[Scene-based reasoning records]
## start

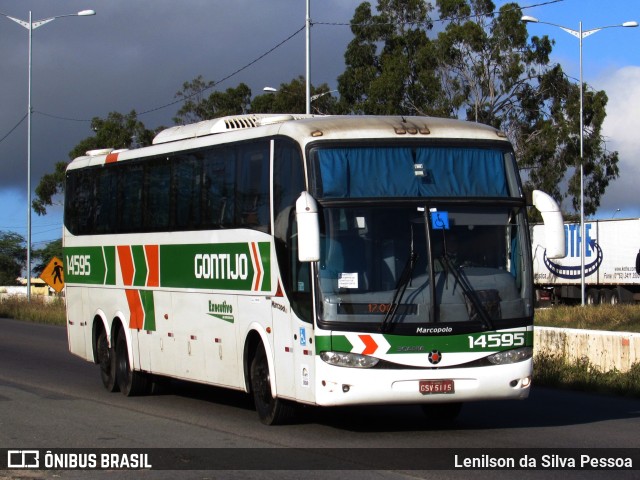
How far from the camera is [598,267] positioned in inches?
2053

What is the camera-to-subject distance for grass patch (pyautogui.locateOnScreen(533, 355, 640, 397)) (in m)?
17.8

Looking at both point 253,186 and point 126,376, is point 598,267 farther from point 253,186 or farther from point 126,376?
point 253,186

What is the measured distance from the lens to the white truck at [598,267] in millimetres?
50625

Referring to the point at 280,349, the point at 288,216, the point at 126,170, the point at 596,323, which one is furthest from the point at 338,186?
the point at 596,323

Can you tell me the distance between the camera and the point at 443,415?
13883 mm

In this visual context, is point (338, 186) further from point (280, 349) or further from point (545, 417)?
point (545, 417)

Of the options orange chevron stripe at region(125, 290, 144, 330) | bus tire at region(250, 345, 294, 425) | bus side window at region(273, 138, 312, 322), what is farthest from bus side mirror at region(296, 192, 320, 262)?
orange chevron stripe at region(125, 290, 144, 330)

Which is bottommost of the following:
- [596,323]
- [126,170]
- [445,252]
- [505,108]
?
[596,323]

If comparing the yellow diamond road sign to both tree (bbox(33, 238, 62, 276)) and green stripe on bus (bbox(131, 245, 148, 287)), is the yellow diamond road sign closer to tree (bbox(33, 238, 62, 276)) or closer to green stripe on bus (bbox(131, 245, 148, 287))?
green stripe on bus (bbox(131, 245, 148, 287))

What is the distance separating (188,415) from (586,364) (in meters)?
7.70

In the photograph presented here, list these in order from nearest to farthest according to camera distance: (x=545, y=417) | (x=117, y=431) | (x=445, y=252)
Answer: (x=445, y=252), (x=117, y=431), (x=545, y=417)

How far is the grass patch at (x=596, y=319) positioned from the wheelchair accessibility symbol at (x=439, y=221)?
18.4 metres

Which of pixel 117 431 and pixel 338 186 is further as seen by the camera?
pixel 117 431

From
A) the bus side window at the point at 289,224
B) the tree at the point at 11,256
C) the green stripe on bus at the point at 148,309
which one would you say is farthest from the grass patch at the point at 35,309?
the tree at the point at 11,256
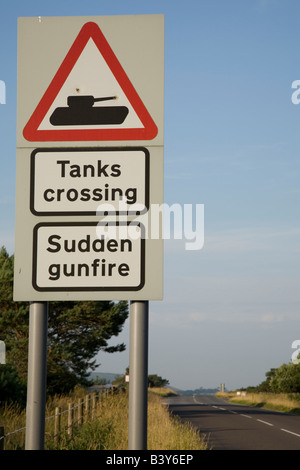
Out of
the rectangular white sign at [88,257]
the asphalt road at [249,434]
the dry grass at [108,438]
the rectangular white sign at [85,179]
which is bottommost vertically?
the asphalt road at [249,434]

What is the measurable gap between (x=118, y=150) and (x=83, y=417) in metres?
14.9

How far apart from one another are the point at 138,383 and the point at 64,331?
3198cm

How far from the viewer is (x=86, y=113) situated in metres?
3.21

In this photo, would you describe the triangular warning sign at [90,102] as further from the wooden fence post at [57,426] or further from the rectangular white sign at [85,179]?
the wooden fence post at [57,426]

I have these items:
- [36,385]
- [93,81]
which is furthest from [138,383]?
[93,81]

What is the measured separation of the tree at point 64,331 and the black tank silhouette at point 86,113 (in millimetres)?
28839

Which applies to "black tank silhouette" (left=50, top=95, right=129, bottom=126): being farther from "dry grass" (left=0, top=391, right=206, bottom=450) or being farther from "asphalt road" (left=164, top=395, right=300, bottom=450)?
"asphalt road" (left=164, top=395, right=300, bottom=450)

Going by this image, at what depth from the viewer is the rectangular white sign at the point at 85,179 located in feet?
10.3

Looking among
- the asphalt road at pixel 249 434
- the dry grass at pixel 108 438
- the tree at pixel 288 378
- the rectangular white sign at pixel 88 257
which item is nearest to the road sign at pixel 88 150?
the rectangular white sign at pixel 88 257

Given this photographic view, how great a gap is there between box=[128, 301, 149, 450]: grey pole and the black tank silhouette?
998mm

## end
## start

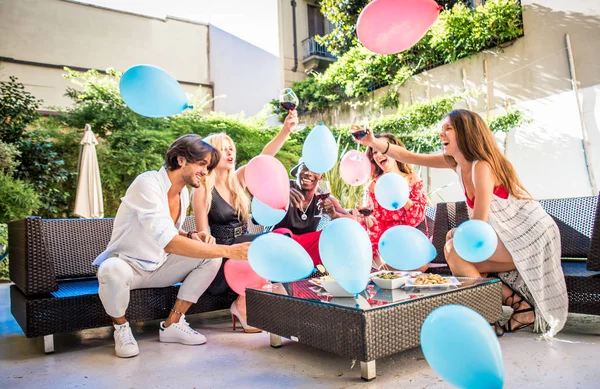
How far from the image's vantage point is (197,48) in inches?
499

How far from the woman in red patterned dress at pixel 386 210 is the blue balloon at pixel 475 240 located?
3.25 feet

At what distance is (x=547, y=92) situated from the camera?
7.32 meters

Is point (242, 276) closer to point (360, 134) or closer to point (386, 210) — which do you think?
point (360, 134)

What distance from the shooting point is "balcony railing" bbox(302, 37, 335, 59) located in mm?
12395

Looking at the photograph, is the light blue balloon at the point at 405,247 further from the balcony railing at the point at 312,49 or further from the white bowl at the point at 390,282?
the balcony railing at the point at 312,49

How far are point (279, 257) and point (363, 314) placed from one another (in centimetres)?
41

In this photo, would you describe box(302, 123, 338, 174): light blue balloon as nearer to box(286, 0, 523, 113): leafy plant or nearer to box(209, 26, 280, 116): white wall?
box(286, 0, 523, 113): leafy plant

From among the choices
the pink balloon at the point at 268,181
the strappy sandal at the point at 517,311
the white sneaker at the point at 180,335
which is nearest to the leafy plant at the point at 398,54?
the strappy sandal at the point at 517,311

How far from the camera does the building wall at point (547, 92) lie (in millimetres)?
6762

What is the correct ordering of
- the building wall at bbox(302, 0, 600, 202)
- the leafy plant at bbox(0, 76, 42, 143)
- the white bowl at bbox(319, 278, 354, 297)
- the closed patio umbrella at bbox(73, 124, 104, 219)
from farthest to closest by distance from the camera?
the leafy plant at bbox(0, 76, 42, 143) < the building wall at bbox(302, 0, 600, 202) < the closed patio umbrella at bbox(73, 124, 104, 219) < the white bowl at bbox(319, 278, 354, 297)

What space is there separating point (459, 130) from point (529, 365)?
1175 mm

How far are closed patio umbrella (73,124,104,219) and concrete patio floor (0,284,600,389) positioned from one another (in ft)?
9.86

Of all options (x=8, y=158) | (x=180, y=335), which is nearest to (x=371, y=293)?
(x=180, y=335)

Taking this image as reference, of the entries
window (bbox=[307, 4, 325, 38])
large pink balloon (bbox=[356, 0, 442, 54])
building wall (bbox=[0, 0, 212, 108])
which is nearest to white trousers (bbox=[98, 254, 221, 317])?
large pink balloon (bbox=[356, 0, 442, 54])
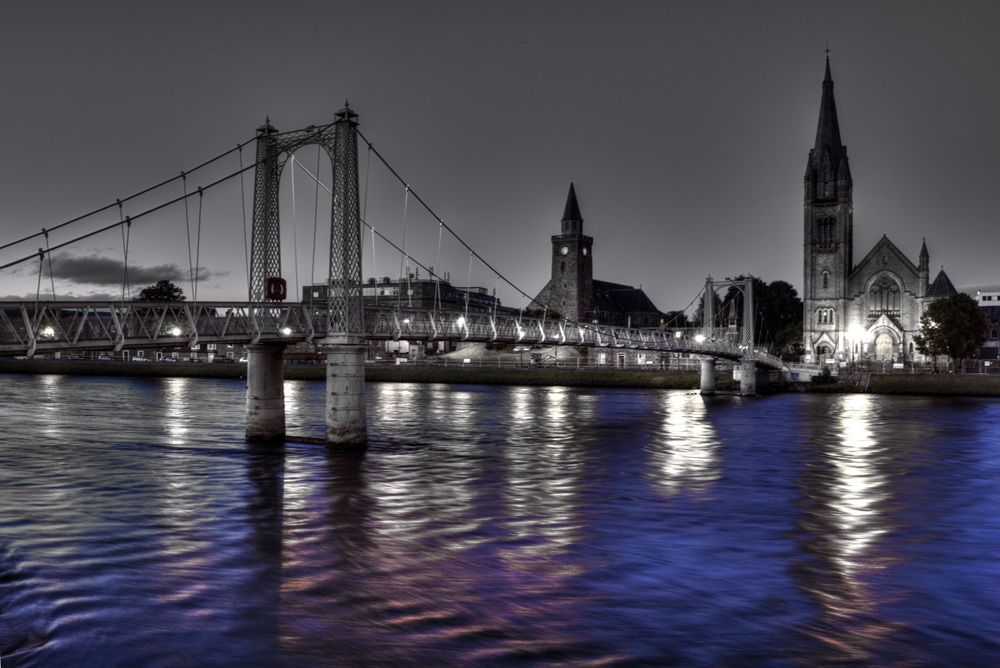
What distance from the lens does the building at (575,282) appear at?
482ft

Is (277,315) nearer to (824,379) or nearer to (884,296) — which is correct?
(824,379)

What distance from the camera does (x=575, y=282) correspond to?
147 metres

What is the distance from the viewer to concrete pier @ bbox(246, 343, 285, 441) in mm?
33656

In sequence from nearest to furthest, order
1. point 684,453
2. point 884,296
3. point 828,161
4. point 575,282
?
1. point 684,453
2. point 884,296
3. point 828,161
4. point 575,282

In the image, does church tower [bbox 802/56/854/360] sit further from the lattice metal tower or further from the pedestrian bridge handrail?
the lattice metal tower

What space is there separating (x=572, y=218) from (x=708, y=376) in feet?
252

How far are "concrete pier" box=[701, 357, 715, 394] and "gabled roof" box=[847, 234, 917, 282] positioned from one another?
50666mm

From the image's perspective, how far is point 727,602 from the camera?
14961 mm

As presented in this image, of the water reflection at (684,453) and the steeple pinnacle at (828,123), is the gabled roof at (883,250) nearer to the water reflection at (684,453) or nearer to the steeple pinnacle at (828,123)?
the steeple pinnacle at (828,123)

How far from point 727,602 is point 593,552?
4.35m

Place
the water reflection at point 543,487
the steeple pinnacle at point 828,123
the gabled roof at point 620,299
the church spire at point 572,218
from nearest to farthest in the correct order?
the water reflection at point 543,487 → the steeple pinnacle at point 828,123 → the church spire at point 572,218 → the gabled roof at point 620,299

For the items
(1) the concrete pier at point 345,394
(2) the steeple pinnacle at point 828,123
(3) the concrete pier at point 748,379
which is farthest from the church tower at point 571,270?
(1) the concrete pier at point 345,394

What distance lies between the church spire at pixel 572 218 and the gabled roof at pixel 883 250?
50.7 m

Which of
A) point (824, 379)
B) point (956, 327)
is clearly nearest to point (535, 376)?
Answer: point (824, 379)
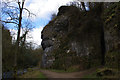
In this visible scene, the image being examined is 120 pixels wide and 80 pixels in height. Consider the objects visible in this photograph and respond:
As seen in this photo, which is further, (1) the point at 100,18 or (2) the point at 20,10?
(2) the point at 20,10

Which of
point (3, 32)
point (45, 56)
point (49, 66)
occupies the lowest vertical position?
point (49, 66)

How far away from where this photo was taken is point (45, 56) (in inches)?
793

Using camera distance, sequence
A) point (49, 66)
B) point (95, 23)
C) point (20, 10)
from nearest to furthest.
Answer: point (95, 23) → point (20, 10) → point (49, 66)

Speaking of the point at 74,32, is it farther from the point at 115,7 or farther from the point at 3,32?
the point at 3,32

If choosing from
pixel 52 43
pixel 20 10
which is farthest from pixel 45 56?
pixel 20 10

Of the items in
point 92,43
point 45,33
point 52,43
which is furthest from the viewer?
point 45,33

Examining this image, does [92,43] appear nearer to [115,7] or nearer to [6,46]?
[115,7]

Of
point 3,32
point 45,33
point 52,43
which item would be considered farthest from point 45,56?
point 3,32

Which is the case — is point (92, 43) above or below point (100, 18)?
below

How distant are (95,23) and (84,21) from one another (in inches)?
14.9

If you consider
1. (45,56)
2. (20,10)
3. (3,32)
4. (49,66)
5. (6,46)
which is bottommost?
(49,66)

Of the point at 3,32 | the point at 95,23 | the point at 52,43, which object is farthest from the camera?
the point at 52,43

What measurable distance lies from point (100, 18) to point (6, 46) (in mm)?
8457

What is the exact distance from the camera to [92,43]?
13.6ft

## end

• [WRITTEN REQUEST]: Identify every line in the items above that contains the string "closed", and copy each of those lines.

• [TASK RESULT]:
- the closed patio umbrella at bbox(73, 124, 104, 219)
the leafy plant at bbox(0, 76, 42, 143) < the building wall at bbox(302, 0, 600, 202) < the closed patio umbrella at bbox(73, 124, 104, 219) < the white bowl at bbox(319, 278, 354, 297)
How far are closed patio umbrella (73,124,104,219) and concrete patio floor (0,284,600,389) positioned from one another (in ft)?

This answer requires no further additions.